噂の少年
「ただいま〜」
「おかえり〜」
僕はマンションの部屋の玄関を開け、帰りを伝える僕の声におそらくキッチンで皿洗いをしているであろうママが応えるように返事をくれ、僕は急いで手を洗ってパパの部屋へと駆け込んでいった。
マンションのエレベーターに乗っている時に僕はふとあることを思い出していた。パパが好んで読んでいる雑誌の表紙の中に怪奇事件を解決しているという噂の少年と題されたような記事が大々的に載せられており、僕はもしかしたらその人に頼んだらケンくんを悩ませている夢の正体も解決できるのではないかと僕は考え、早速パパの部屋に入り、その雑誌を物色しようとする。
今日はパパは仕事であり、ママも今は食器洗いで大忙しなようだからなるべく気づかれないように見つけなければならない。

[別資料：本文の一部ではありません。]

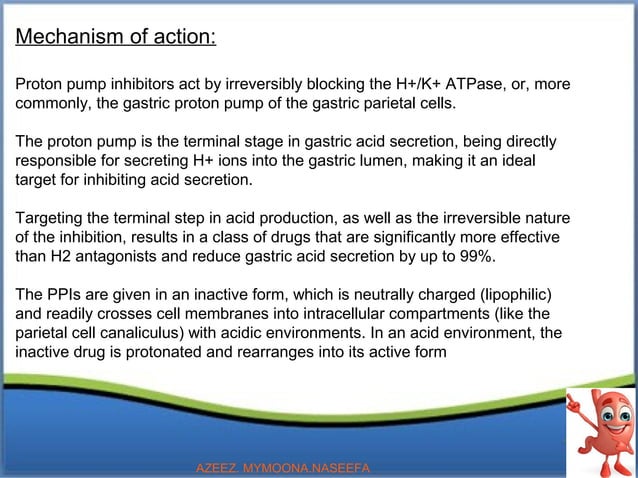 Mechanism of action:

Proton pump inhibitors act by irreversibly blocking the H+/K+ ATPase, or, more commonly, the gastric proton pump of the gastric parietal cells.

The proton pump is the terminal stage in gastric acid secretion, being directly responsible for secreting H+ ions into the gastric lumen, making it an ideal target for inhibiting acid secretion.

Targeting the terminal step in acid production, as well as the irreversible nature of the inhibition, results in a class of drugs that are significantly more effective than H2 antagonists and reduce gastric acid secretion by up to 99%.

The PPIs are given in an inactive form, which is neutrally charged (lipophilic) and readily crosses cell membranes into intracellular compartments (like the parietal cell canaliculus) with acidic environments. In an acid environment, the inactive drug is protonated and rearranges into its active form

AZEEZ. MYMOONA.NASEEFA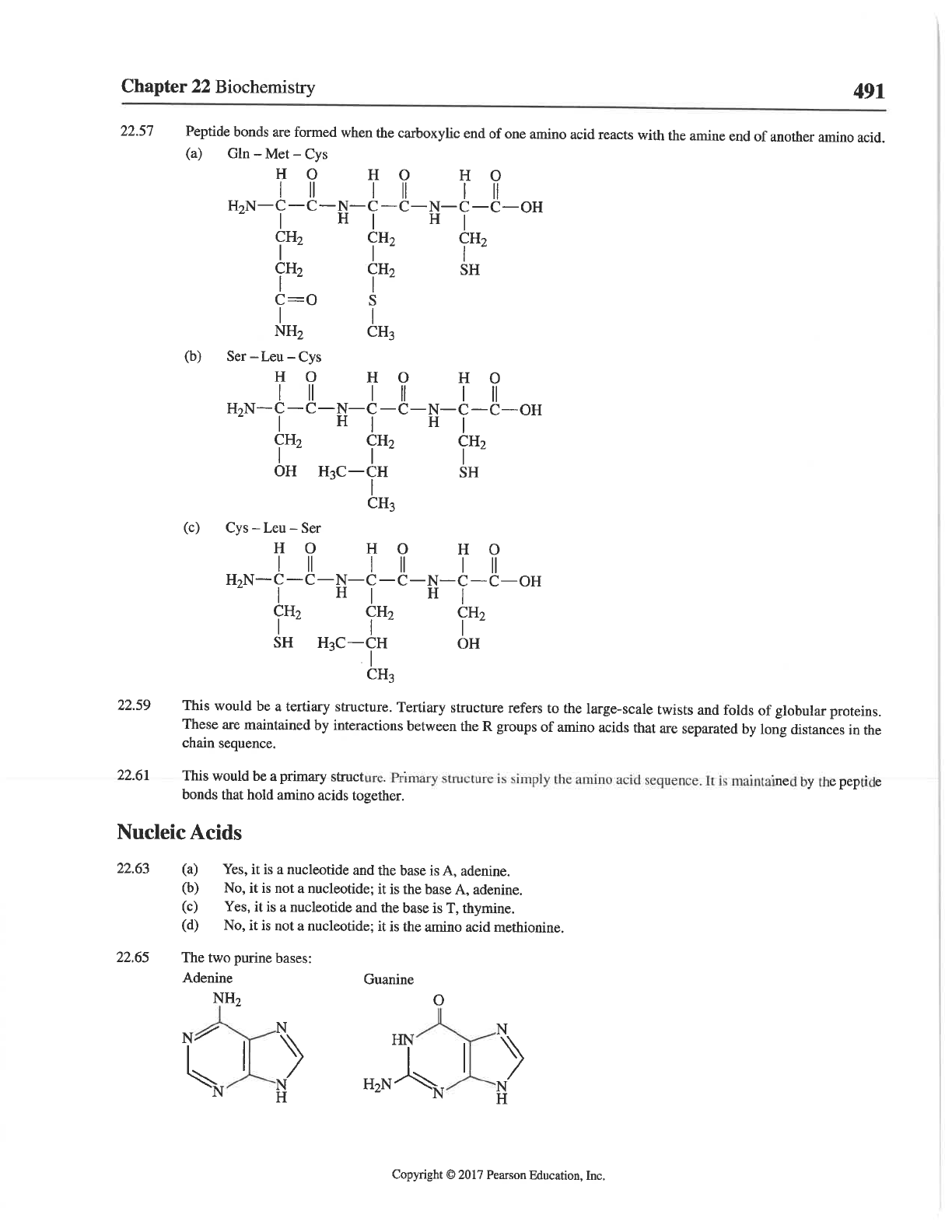 Chapter 22 Biochemistry

491

22.57 Peptide bonds are formed when the carboxylic end of one amino acid reacts with the amine end of another amino acid.

(a) Gln – Met – Cys

H O H O H O
$H_2N$—C—C—N—C—C—N—C—C—OH
H H
$CH_2$ $CH_2$ $CH_2$
$CH_2$ $CH_2$ SH
C=O S
$NH_2$ $CH_3$

(b) Ser – Leu – Cys

H O H O H O
$H_2N$—C—C—N—C—C—N—C—C—OH
H H
$CH_2$ $CH_2$ $CH_2$
OH $H_3C$—CH SH
$CH_3$

(c) Cys – Leu – Ser

H O H O H O
$H_2N$—C—C—N—C—C—N—C—C—OH
H H
$CH_2$ $CH_2$ $CH_2$
SH $H_3C$—CH OH
$CH_3$

22.59 This would be a tertiary structure. Tertiary structure refers to the large-scale twists and folds of globular proteins. These are maintained by interactions between the R groups of amino acids that are separated by long distances in the chain sequence.

22.61 This would be a primary structure. Primary structure is simply the amino acid sequence. It is maintained by the peptide bonds that hold amino acids together.

Nucleic Acids

22.63 (a) Yes, it is a nucleotide and the base is A, adenine.
(b) No, it is not a nucleotide; it is the base A, adenine.
(c) Yes, it is a nucleotide and the base is T, thymine.
(d) No, it is not a nucleotide; it is the amino acid methionine.

22.65 The two purine bases:

Adenine
$NH_2$
N N
N N
H

Guanine
O
HN N
$H_2N$ N N
H

Copyright © 2017 Pearson Education, Inc.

僕は記憶力だけはいいからその記事に載っている
噂の少年へ相談するための電話番号かもしくは事務所などの住所がわかればそれでいい。
パパはまめに雑誌の各号を丁寧に並べており、僕は一つ一つ瞬時に表紙を見ながら目当ての号を探り当てようとする。
あ!あった!これだ!
ようやく見つけた念願の表紙を持ったその雑誌を手に取り、噂の少年のことについて書かれているページを急いでめくると何かどこかの村で起きた怪奇事件についての話が書かれてあり、その噂の少年.....名前は安倍庵というのか........の事務所の住所が記載され、僕はそれを瞬時に覚えて、雑誌を元々あったところへ戻し、部屋を出る。
幸いにも明日は土曜で学校も休みだ。ママたちには明日友達と遊ぶと偽ってあの人のところへ行こう。
そうすればきっとケンくんが抱えている悩みを解決できるかもしれない。もしくは根本的に解決には導けなくても解決への糸口を示してくれる可能性もある。
記事をパラパラと見たところによればその村の事件以外にも多くの怪奇事件を解決してきたとあればそれなりの技量を持っていることは明白だ。
よし。明日行ってみよう。ここからその事務所まではバスで行けば数十分ほどの距離だ。僕はそう決心し、明日を迎えようとしていた。
◆◇◆◇
「ここがあの人の事務所か......」
一夜明け、僕は早速昨日覚えておいた事務所の住所を尋ね、今その玄関前に立っているが、想像以上の家の大きさに圧倒されながら、インターホンを見つけ、緊張を抱えながら、恐る恐るそれに触れようとする。
「あれ?どうしたの?坊や。庵に何か用事?」
すると、僕の隣から女性の声で僕に話しかけてきた人がおり、その人はあの安倍庵という少年を下の名前で呼んでおり、恐らく知り合いなのだろうと思い、僕はここに来た事情をその人に包み隠さず話した。
その女性は依頼なら中に入って、庵に話すことを促され
僕はその女性の後についていきながら、この大豪邸の事務所の中へと入っていった。